Hallo Kimba und Gérard,

danke für die Antworten.

Nun hab ich das Problem nicht zu wissen an welcher Stelle man ein Zelt aufbauen darf ohne mit Strafe rechnen zu müssen. Zunächst mal vorausgeschickt, ich hab bisher vor allem osteuropäische Gebirge bewandert. Soweit es keine Nationalparke oder sonstwelche Schutzgebiete sind kann man auch ein Zelt zur Übernachtung aufbauen, oder auch mal zwei Nächte - je nach Kondition - am Platz bleiben. Es gibt m.W. auf Reunion mehrtägige geführte Touren die wohl auch ein paar Nächte zelten.

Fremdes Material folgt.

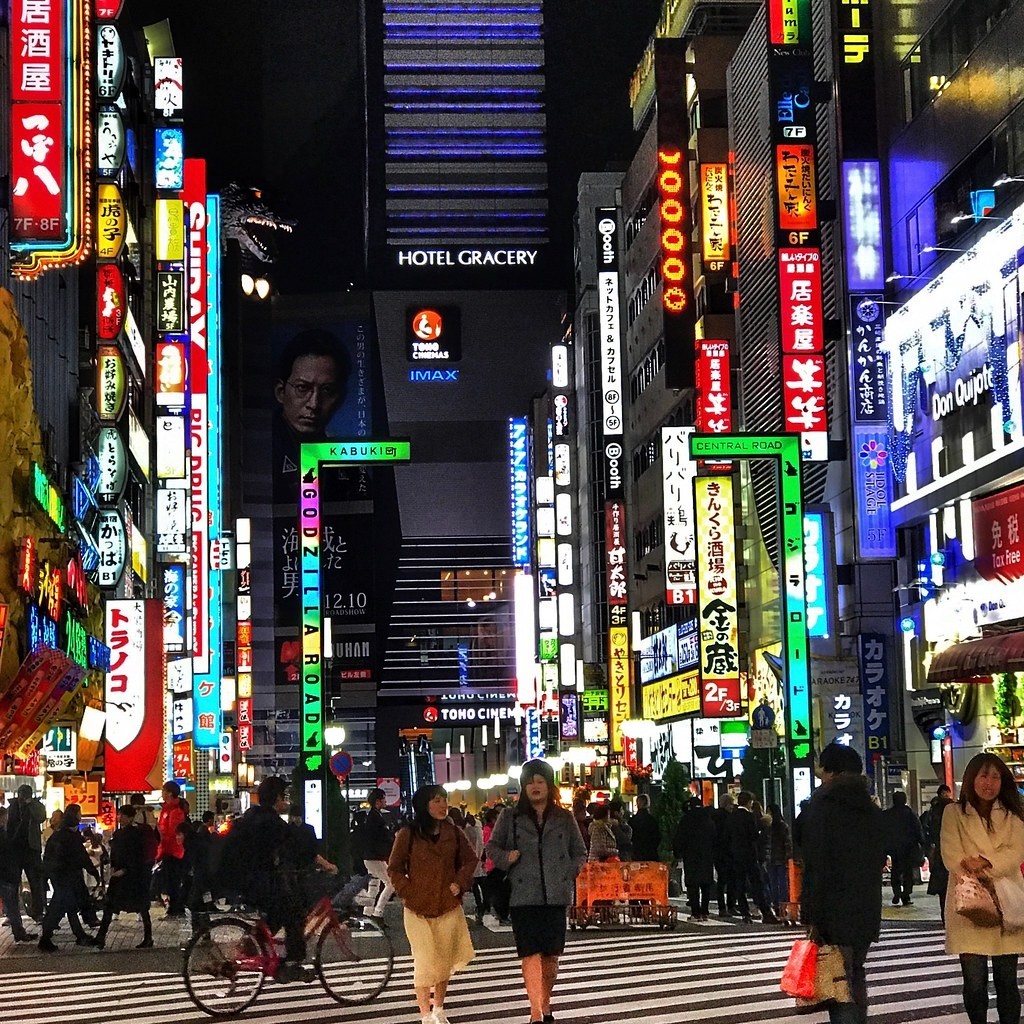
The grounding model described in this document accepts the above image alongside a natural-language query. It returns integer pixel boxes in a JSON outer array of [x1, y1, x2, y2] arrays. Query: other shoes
[[499, 918, 513, 926], [530, 1010, 554, 1024], [36, 919, 43, 925], [370, 914, 392, 928], [422, 1013, 438, 1024], [2, 918, 22, 926], [239, 933, 268, 957], [571, 905, 652, 925], [88, 919, 102, 929], [158, 914, 178, 921], [135, 939, 154, 948], [892, 894, 901, 904], [89, 934, 106, 948], [14, 931, 39, 942], [685, 903, 790, 928], [433, 1006, 450, 1024], [903, 902, 914, 905], [37, 936, 58, 952], [75, 933, 93, 947], [273, 963, 315, 984], [180, 932, 212, 952]]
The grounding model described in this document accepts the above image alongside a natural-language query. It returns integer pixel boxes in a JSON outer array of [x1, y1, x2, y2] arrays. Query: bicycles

Es gibt aber Länder die freies Campen erstmal grundsätzlich untersagen. Wie ist das auf Reunion?
Zur Gefahr: was meinst Du damit Gérard? Wenn man in der Nähe von Schutzhütten campt kann man beklaut werden. In Rümänien und Bulgarien ist die potentielle Gefahr ein Braunbär...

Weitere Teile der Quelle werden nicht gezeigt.